▶ **TEXT ZUM LESEN**:
----
Neben Paul Klee als Handpuppen-Bauer gibt es noch eine weitere Linie, die das Figurenspiel mit dem Bauhaus verbindet und die in der Ausstellung in den Fokus gerückt wird. Es ist ein Puppentheaterprojekt, das 1923 von Schülerinnen und Schülern um den Bauhaus-Meister Oskar Schlemmer geplant wurde. Ganz dem Märchenboom der frühen 1920er Jahre verpflichtet, sollten Die Abenteuer des kleinen Buckligen aus Tausendundeinernacht zur Aufführung kommen. Dafür wurden Marionetten entworfen, die auf den gestalterischen Grundprinzipien des Bauhauses, Kreis, Dreieck und Quadrat, basierten. Das Märchen kam letztlich nicht zur Aufführung, da sich die Figuren als nicht funktionstüchtig erwiesen. Die Marionetten gelangten später in die Puppentheatersammlung Dresden. In der Magdeburger Exposition sind von Peter Lutz gefertigte Repliken wie die "Frau des Schneiders" zu sehen, an denen sich die Formprinzipien des Bauhauses beispielhaft nachvollziehen lassen und die in ihrer Farbigkeit und Originalität faszinieren. Diese nachgebauten Figuren werden in der Magdeburger villa p. künftig auch in der Dauerausstellung zu sehen sein.
----
▶ **EXTRAHIERTE DATEN**:
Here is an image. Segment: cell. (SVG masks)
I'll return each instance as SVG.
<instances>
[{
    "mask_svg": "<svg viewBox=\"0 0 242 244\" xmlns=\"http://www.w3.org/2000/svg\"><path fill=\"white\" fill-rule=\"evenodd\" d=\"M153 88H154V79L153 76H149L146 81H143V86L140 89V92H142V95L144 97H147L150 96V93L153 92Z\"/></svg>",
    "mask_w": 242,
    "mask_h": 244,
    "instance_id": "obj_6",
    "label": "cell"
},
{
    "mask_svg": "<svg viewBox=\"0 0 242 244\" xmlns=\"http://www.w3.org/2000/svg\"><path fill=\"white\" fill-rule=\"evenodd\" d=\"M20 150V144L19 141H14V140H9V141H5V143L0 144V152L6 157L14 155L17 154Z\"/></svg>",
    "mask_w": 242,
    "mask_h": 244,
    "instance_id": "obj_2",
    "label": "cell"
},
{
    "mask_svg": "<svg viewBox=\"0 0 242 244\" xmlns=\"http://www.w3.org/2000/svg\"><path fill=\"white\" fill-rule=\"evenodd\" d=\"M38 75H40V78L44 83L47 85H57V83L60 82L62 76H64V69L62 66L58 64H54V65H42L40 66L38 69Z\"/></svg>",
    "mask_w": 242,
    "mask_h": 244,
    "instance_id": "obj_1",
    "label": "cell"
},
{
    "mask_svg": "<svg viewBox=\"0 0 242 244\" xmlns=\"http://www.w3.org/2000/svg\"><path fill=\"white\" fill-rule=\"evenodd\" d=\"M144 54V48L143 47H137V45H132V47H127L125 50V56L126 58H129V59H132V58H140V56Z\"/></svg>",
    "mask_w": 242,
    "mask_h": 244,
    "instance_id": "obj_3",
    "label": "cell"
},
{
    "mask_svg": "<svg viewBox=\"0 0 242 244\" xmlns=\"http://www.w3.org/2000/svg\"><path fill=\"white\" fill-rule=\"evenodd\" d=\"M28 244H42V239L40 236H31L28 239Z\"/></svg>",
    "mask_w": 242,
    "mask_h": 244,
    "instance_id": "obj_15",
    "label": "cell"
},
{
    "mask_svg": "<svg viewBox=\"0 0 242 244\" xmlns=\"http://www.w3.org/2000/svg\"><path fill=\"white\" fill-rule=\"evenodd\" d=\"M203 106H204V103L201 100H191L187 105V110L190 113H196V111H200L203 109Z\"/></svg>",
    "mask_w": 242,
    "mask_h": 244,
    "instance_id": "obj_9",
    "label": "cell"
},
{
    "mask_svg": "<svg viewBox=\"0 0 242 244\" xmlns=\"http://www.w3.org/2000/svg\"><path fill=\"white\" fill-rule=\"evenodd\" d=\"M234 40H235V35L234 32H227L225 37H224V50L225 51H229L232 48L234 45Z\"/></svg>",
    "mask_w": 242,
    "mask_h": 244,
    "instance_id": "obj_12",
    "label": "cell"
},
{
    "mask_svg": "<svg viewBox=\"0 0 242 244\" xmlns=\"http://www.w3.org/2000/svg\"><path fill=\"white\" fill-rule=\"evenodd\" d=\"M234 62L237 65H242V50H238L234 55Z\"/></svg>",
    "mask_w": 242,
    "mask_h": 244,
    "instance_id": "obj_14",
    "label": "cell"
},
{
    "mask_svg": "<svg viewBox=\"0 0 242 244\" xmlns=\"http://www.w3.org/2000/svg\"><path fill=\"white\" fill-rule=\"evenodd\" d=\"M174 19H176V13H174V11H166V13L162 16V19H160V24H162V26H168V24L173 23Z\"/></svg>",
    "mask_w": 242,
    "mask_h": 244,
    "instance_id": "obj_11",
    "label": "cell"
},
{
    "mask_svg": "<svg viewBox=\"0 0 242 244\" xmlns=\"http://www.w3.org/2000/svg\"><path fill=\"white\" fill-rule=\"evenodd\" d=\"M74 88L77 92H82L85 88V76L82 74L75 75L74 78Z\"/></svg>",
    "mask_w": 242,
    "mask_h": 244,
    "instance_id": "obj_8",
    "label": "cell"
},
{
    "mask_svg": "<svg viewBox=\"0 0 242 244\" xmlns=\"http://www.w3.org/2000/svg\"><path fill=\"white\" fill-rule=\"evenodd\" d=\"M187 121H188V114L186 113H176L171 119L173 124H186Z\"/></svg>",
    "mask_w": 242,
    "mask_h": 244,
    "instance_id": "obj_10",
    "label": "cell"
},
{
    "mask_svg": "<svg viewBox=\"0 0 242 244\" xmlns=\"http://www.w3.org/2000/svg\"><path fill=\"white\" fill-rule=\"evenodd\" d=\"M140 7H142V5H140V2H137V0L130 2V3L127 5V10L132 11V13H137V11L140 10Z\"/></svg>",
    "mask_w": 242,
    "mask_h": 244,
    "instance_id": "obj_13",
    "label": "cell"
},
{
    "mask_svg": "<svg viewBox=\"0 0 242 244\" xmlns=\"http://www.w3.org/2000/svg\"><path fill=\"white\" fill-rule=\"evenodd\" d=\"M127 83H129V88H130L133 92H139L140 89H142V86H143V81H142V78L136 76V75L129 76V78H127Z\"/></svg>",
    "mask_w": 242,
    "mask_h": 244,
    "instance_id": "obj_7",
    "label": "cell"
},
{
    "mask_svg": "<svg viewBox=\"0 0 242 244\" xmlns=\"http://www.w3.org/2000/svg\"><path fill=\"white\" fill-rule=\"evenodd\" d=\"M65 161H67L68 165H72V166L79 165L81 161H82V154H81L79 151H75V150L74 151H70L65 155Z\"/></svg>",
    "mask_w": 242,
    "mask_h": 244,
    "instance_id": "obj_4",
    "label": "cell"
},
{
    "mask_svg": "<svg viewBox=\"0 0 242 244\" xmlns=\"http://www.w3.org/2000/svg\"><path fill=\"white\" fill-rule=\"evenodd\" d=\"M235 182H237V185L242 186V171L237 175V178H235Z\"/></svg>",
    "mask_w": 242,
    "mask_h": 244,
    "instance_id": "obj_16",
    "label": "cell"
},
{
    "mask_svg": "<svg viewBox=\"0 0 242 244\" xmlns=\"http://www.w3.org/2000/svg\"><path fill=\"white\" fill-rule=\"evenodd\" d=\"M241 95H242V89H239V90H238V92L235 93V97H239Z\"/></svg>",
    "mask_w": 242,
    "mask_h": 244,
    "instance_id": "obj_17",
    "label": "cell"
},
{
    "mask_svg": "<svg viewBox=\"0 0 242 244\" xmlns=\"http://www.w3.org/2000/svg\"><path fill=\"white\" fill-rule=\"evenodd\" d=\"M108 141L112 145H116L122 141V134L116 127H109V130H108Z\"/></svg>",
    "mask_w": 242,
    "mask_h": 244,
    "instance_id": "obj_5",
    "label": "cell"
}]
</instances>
----
▶ **AUFGABE**: Zähle alle gestalterischen Grundprinzipien des Bauhauses auf, auf denen die Marionetten laut dem Text über das Bauhaus-Puppentheater basierten.

▶ **ANTWORT**: Kreis, Dreieck und Quadrat.